Before Dyk, Mayer, and Clevenger. Appeal from the International Trade Commission.
Summary: Although the ITC must strictly comply with its rules, failure to do so may constitute harmless error. Additionally, the Federal Circuit withdrew its prior holding that ITC decisions on trademark issues do not have preclusive effect.
Segway filed a complaint with the International Trade Commission (“ITC”) alleging that Swagway’s products marketed under the names SWAGWAY and SWAGTRON infringed Segway’s trademarks. During the investigation, Swagway moved for partial termination on the basis of a consent order stipulation agreeing not to sell or import SWAGWAY-branded products. Segway opposed the proposed consent order. After a hearing, the ALJ issued an Initial Determination (“ID”) finding that Swagway’s use of the SWAGWAY mark infringed Segway’s marks, and denied the proposed consent order in a footnote. The ITC affirmed the ALJ’s finding of trademark infringement, but declined to review the ALJ’s denial of the consent order motion.
On May 9, 2019, the Federal Circuit affirmed the ITC’s infringement finding. With respect to the consent order motion, the Federal Circuit accepted Swagway’s conditional withdrawal of its argument in view of the Federal Circuit’s holding that the ITC’s trademark determinations do not have preclusive effect. Segway filed a petition for panel rehearing and rehearing en banc regarding the Federal Circuit’s decision on the preclusive effect of the ITC’s trademark decisions. The Federal Circuit granted Segway’s petition for rehearing and vacated their original decision on this issue.
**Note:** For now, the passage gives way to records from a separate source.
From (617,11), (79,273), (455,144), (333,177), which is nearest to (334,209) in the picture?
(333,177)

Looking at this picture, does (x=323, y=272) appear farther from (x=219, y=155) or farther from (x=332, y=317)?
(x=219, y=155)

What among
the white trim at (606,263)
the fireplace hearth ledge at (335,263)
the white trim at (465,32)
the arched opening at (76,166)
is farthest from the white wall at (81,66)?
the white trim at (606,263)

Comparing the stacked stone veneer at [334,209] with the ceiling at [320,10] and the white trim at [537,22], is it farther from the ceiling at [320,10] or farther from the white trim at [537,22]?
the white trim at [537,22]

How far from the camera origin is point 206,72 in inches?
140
In its modified opinion, the Federal Circuit withdrew its holding that the ITC’s trademark determinations have no preclusive effect. The Federal Circuit then considered Swagway’s arguments that the ITC should have granted its motion for a consent order and that denial of its motion in the ID violated ITC procedural rules. The Federal Circuit noted that the ITC’s rules grant an ALJ the discretion to terminate a § 337 investigation by consent order, taking into consideration the impact on the public interest. Furthermore, the ITC’s rules specify that a grant of a consent order motion must be in the form of an issuance of an ID, but a denial must be in the form of an order.
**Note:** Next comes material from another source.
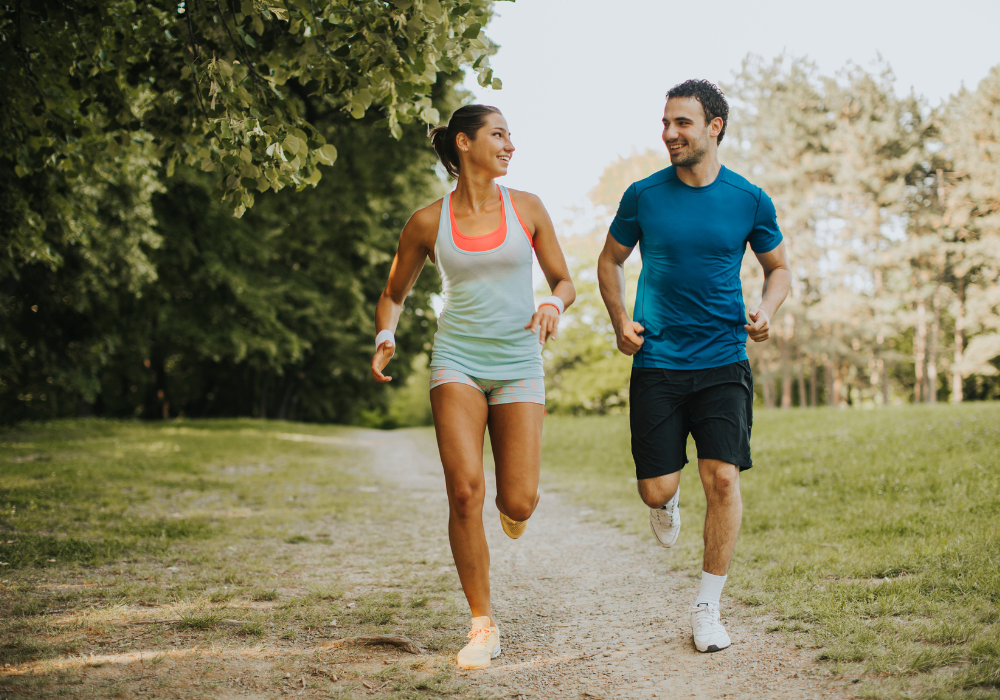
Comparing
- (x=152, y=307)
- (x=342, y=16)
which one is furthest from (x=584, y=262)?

The Federal Circuit determined that the ALJ did not abuse its discretion in denying the consent motion because by the time the briefing was complete on the proposed consent order, the parties had expended considerable resources completing fact and expert discovery, finalizing exhibits and witness statements, and preparing for the hearing. However, the Federal Circuit found that the ALJ failed to follow the ITC’s rules by denying the consent order motion in the ID rather than in a separate order, and the ITC propagated that error by refusing to correct the ALJ’s mistake on review. The Federal Circuit found no harm stemming from the error in the form of the denial, and thus affirmed the denial of Swagway’s consent order motion.